===== SOURCE EXCERPT =====
None of this is news, of course! I have written about quite a bit of it in this newsletter, in fact! The reason for pouring it into an IMMENSELY sweaty sentence, though, is to make it unmistakably clear that there are such powerful forces aligned to try to make us primarily concerned about ourselves! The forces of our own weirdo brains, of course… but then so many other forces! The weight of history! The malfeasance of capital! The perpetuation of empires! The damned ‘like’ button!
I don’t know about you, but when I see all those forces laid out in front of me like that, what I’m left with is something completely unexpected and delightful… a bit of grace! Of course I’ve struggled so mightily to turn off the parts of my brain that say “me/me/me” and turn up the volume on the parts that say “us/us/us!” And if that’s all the case, then the much more interesting question isn’t “damnit Garrett, why are you so bad at this?” but “holy cow, what do you notice about the moments in which you’ve done a bit better?”
And then, I start remembering…
-I remember all the moments when my judgment of some other friend/colleague/neighbor/enemy (by which I mean, of course, my judgment of what I thought the other person was thinking about me) turned out to be delightfully and wonderfully wrong.
=====
▶ [WRITTEN TASKS]
A: Translate this sentence from the newsletter excerpt into Spanish: "I have written about quite a bit of it in this newsletter, in fact!"
B: The newsletter excerpt names several forces that push people to be primarily concerned about themselves. List every one of them.
C: Resume the newsletter excerpt about turning from "me/me/me" to "us/us/us," picking up right after its final sentence.
===== DATASET EXTRACT =====
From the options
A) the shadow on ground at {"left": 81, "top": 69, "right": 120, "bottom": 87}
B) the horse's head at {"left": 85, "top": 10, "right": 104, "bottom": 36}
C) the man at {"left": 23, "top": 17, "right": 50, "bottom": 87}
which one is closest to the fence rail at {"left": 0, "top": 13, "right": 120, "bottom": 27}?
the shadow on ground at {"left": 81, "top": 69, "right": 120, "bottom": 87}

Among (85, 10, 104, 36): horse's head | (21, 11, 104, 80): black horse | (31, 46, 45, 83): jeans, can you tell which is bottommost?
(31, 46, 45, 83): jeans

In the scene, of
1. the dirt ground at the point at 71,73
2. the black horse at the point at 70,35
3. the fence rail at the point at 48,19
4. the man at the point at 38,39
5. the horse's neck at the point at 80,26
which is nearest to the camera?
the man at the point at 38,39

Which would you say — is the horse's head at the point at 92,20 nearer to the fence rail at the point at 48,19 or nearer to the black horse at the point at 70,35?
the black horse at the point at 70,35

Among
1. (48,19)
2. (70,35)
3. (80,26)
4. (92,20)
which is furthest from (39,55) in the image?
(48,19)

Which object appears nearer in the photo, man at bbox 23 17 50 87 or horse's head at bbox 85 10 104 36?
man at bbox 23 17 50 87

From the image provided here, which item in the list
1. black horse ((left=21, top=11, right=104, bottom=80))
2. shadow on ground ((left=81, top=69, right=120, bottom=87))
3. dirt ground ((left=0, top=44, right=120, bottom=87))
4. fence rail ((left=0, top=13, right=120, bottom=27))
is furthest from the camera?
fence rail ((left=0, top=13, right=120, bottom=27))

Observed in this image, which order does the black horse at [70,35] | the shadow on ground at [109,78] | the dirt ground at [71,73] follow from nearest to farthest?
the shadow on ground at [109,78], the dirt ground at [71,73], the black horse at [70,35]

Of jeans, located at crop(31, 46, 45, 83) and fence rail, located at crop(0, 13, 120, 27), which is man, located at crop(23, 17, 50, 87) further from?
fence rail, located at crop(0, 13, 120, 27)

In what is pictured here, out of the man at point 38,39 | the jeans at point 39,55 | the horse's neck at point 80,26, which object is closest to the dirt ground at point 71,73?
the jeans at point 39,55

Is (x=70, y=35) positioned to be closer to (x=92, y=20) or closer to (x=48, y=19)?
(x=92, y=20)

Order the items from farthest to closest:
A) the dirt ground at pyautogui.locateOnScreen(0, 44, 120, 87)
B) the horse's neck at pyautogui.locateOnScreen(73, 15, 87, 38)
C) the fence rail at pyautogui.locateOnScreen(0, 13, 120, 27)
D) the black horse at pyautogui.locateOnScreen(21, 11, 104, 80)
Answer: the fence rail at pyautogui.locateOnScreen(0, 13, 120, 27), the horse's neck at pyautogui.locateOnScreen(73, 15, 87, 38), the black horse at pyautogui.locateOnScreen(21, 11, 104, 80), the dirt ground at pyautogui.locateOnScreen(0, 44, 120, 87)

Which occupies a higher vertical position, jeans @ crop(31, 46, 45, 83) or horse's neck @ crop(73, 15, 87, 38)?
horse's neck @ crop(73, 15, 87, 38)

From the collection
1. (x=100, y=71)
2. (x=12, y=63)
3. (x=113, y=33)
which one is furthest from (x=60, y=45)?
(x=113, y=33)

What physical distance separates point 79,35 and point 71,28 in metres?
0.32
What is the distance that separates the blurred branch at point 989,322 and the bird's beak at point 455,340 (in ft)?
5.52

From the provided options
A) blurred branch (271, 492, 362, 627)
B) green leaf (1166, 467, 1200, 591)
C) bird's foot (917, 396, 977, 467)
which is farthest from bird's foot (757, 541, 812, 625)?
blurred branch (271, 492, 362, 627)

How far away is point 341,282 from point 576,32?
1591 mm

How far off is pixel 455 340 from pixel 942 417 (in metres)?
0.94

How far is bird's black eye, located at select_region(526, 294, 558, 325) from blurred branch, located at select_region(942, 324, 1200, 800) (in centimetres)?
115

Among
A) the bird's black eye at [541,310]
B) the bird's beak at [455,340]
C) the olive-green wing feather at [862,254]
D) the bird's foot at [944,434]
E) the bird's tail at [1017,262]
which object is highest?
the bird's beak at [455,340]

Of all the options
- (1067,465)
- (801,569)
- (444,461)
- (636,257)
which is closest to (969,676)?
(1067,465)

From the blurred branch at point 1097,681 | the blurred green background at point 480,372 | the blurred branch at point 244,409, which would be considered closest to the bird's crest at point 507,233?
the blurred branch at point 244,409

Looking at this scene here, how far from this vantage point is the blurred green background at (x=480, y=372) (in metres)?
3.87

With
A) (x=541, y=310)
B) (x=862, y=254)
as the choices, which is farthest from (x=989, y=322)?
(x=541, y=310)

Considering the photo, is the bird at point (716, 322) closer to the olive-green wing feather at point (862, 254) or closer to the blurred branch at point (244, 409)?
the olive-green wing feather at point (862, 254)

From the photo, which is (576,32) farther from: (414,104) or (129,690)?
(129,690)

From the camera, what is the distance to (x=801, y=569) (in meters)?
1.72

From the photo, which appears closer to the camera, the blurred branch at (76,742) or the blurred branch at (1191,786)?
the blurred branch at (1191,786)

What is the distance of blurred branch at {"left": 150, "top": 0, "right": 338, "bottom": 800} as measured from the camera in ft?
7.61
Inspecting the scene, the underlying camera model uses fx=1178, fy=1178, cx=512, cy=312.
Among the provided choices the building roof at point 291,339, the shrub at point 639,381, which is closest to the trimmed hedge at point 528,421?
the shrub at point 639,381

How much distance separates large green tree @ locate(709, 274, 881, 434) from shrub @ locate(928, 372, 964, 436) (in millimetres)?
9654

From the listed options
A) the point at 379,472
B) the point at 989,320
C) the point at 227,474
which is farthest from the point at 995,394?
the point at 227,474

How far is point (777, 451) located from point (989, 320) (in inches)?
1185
=====
▶ [SOLVED TASKS]
A: ¡De hecho, he escrito bastante sobre ello en este boletín!

B:
- The forces of our own weirdo brains
- The weight of history
- The malfeasance of capital
- The perpetuation of empires
- The damned 'like' button

C:
-I remember all the times that I lost myself in somebody else’s virtuosity and genius— the first paragraph of The White Album especially the part about the fireman in priest’s clothing; the way Lil’ Kim delivers the line “We the best, still there’s room for improvement/our presence is felt like a Black Panther movement” in “The Jump Off”; Jrue Holiday stripping the ball from Devin Booker and delivering a perfect alley-oop pass to a suddenly-levitating Giannis Antetokounmpo.
-I remember the hundreds of rooms I’ve entered over the years— from Ms. Sal-Perlinger’s Merry Mouse Kindergarten classroom in Clancy, MT to Methodist youth groups to my in-laws’ living room— where my initial nervousness and fear was allayed by warmth and welcome.
-I remember the thousands of times throughout history that other human beings made (flawed, tentative, but still very beautiful) stabs at building something different from that overarchingly cursed narrative: the Underground Railroad safe houses, the small town prairie electrical co-ops, the Panthers and Young Lords serving free breakfasts, the Occupiers in Zuccotti Park repeating sentence after sentence to amplify each other’s voices; the young people in Ferguson coming out night after night when there were no accolades to be gained, only tear gas to choke through.
And then, after a little bit of that remembering, I realize that my kids already have all the lessons they need in front of them, regardless of their dad’s continued fumbling and false starts. My son trusts and is trusted by a bunch of eight-year-olds who do try to chill out with the talking so that their peers don’t lose recess. My daughter is part of a little community that doesn’t judge each other for tearfully clinging to their grown-ups’ legs and demanding JUST ONE LAST HUG. My job is merely to delight in their noticing, to encourage it, to give it a little bit of proud parental sunlight and watering. My job is to be ready for them to fail at all this, just as I’m ready for more of my own failures. My job is to trust, after the failure, that we’re all going to keep trying.
This week’s song: The Mustangs “The Time For Loving Is Now”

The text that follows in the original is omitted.